Permaculture draws on principles developed by Japanese Masanobu Fukuoka, a pioneer in the field and proponent of a form of agriculture where the art of letting things be is paramount; his idea is to work with nature, rather than against her.
The antithesis of intensive agriculture, this method is designed to create harmony between species and respect the natural order, with no inputs used in cultivation.
The values which are central to this way of working the land reflect the commitments made by Alexandre Rousseau, designer at Bleu de Chauffe. He decided to create wide-open spaces within his workshops where crops are grown on small mounds, the idea being to enrich the soil by recreating the same kind of fertile ecosystem found in the forest.

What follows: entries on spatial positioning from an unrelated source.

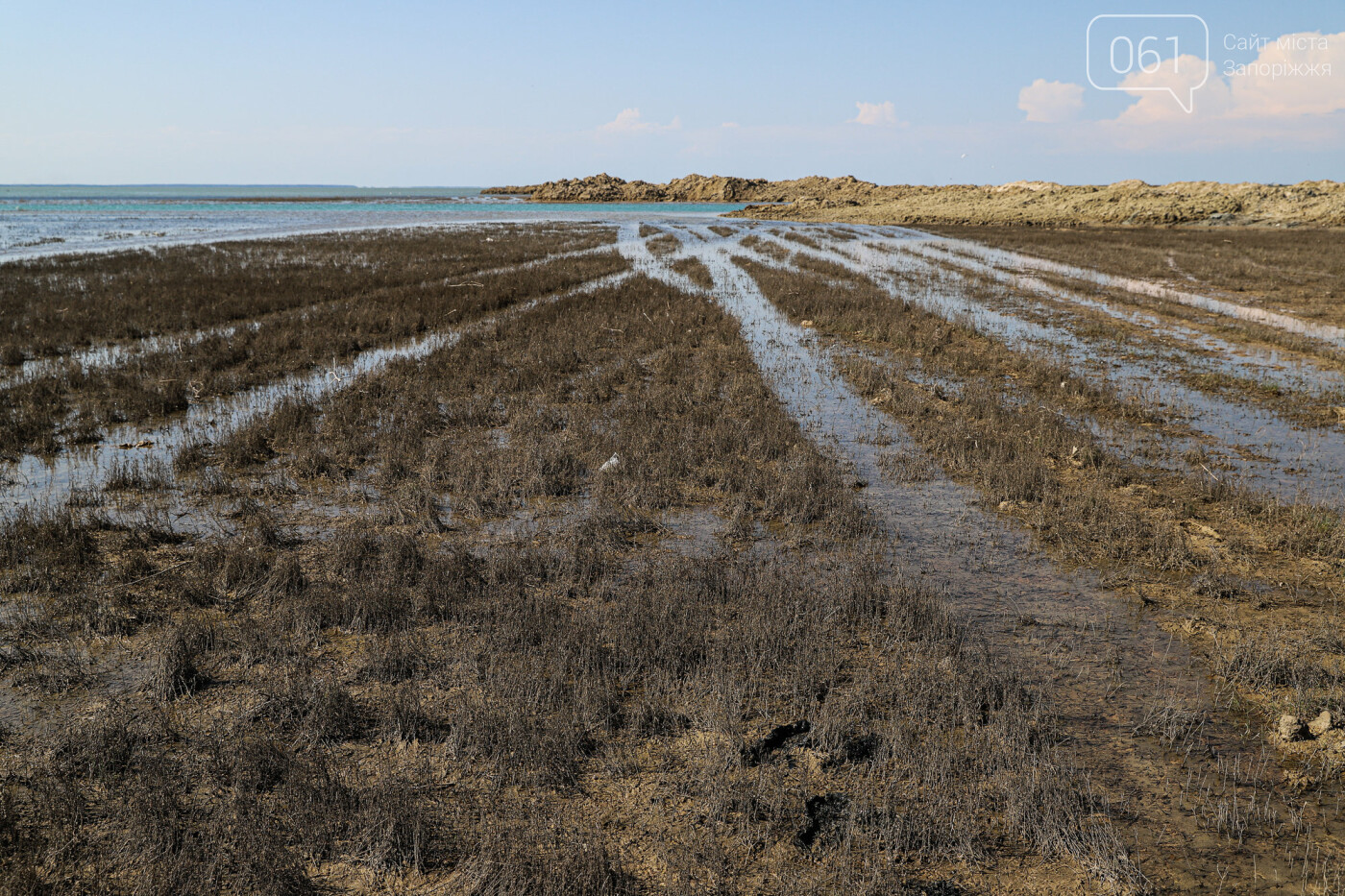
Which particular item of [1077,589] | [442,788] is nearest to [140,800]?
[442,788]

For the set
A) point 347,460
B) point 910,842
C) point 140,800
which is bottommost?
point 910,842

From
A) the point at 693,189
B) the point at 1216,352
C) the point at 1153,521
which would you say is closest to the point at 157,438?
the point at 1153,521

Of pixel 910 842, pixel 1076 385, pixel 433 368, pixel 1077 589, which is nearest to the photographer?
pixel 910 842

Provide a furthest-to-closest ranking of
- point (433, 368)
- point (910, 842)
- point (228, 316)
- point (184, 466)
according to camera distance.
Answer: point (228, 316), point (433, 368), point (184, 466), point (910, 842)

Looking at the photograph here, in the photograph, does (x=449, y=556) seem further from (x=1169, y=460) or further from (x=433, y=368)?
(x=1169, y=460)

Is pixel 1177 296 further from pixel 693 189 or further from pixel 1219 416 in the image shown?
pixel 693 189

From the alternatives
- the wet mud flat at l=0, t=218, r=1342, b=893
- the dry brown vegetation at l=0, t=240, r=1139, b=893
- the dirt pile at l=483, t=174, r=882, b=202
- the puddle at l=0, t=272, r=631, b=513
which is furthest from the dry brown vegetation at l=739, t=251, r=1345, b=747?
the dirt pile at l=483, t=174, r=882, b=202

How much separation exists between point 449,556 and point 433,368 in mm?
8269

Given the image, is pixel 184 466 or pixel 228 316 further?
pixel 228 316

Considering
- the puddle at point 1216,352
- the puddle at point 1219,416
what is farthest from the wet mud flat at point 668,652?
the puddle at point 1216,352

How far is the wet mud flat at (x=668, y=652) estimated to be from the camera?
3.25 meters

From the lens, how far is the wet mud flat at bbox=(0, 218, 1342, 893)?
10.7 ft

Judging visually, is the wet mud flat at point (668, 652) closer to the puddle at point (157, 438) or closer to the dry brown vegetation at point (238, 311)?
the puddle at point (157, 438)

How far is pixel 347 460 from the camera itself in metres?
8.80
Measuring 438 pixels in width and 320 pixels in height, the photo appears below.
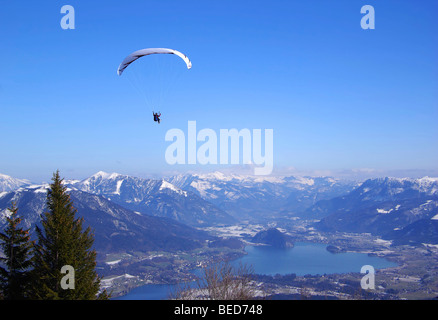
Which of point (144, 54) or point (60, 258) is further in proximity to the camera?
point (144, 54)

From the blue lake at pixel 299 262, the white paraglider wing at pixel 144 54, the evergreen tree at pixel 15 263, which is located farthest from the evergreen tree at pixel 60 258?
the blue lake at pixel 299 262

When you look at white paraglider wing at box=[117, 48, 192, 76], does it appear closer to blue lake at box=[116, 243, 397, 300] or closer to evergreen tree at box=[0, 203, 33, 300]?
evergreen tree at box=[0, 203, 33, 300]

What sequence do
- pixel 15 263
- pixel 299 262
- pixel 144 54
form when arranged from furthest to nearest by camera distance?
pixel 299 262, pixel 144 54, pixel 15 263

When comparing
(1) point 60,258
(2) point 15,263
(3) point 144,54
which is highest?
(3) point 144,54

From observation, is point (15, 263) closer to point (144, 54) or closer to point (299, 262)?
point (144, 54)

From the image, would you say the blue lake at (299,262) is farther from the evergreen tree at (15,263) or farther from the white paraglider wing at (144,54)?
the evergreen tree at (15,263)

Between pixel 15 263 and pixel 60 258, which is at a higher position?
pixel 60 258

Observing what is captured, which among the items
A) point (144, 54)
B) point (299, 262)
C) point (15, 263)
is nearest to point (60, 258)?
point (15, 263)

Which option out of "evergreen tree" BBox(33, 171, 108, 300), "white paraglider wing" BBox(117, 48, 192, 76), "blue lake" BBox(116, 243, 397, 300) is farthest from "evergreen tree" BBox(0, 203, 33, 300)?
"blue lake" BBox(116, 243, 397, 300)

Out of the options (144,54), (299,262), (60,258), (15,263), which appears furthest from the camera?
(299,262)
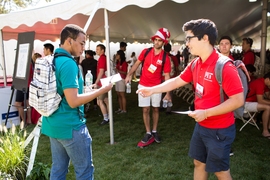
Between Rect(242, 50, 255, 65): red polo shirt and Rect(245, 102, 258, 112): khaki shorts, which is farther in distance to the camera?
Rect(242, 50, 255, 65): red polo shirt

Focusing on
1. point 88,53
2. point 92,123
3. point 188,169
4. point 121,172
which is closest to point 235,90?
point 188,169

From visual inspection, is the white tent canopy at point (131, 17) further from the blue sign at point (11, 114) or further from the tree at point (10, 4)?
the tree at point (10, 4)

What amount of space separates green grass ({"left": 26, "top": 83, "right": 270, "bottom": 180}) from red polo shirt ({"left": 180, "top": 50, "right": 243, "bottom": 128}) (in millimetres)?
1383

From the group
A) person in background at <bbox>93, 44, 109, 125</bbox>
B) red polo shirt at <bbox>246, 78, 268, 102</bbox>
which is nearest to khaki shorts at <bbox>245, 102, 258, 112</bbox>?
red polo shirt at <bbox>246, 78, 268, 102</bbox>

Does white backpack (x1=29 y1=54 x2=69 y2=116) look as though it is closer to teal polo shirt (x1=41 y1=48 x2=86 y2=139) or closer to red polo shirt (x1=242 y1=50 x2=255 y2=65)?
teal polo shirt (x1=41 y1=48 x2=86 y2=139)

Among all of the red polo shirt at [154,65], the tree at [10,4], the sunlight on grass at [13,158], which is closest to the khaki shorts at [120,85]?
the red polo shirt at [154,65]

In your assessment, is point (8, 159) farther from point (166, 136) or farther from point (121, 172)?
point (166, 136)

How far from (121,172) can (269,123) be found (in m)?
3.20

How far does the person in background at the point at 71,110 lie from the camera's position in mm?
Answer: 1818

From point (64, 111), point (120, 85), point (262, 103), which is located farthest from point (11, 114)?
point (262, 103)

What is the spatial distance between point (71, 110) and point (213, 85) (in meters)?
1.15

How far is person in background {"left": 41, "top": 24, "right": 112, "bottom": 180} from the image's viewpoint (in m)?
1.82

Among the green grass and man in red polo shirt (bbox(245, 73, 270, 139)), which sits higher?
man in red polo shirt (bbox(245, 73, 270, 139))

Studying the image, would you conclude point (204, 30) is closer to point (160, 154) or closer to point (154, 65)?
point (154, 65)
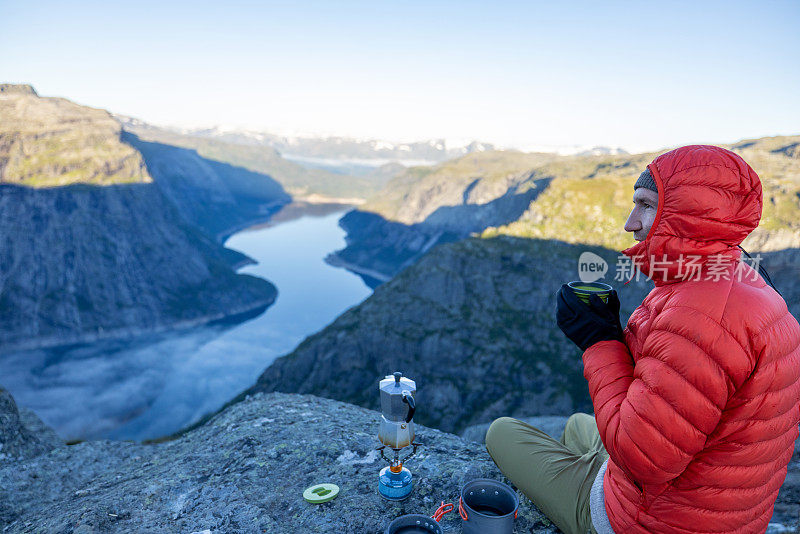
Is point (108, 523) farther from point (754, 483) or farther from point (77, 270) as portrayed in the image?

By working this partly mineral soil which has not really been cultivated up to this point, Bleu de Chauffe is promoting sustainable development and continuing to strengthen the brand's connection with Aveyron, an area which has always been committed to preserving its soil and protecting the environment through a more intelligent form of agriculture.
The overarching idea behind the project is to forge ties
Firstly, through the combination of plants we are growing, which will protect one another: basil will keep whitefly away, onions will get rid of mildew, while parsley will encourage growth.
And above all in the workshop itself, where each artisan will become familiar with working the land and will be able to enjoy the fruits of this next-generation company vegetable garden at their leisure: tomatoes (pineapple, pigeon-heart, Russian, Green Zebra, black Krim), aubergines, courgettes, spinach, rocket, lettuce, onions, kiwis, strawberries, cabbage, and squash.